**Records for this task:**
• • •

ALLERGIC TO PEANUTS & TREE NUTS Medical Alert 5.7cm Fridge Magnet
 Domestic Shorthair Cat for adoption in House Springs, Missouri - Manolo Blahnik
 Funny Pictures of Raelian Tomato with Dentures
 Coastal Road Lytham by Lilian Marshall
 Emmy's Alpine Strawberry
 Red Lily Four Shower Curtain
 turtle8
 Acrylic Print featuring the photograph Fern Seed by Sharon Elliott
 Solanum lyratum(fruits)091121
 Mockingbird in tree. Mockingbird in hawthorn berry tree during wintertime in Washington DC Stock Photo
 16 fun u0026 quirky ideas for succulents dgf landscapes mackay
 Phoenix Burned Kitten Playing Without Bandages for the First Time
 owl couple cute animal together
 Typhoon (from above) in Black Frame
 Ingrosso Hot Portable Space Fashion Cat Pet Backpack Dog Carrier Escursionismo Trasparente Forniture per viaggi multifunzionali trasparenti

• • •

**Task statement:**
Repeat the records above line by line, from the first line through the line that contains "Solanum lyratum(fruits)091121".

**Written response:**
ALLERGIC TO PEANUTS & TREE NUTS Medical Alert 5.7cm Fridge Magnet
 Domestic Shorthair Cat for adoption in House Springs, Missouri - Manolo Blahnik
 Funny Pictures of Raelian Tomato with Dentures
 Coastal Road Lytham by Lilian Marshall
 Emmy's Alpine Strawberry
 Red Lily Four Shower Curtain
 turtle8
 Acrylic Print featuring the photograph Fern Seed by Sharon Elliott
 Solanum lyratum(fruits)091121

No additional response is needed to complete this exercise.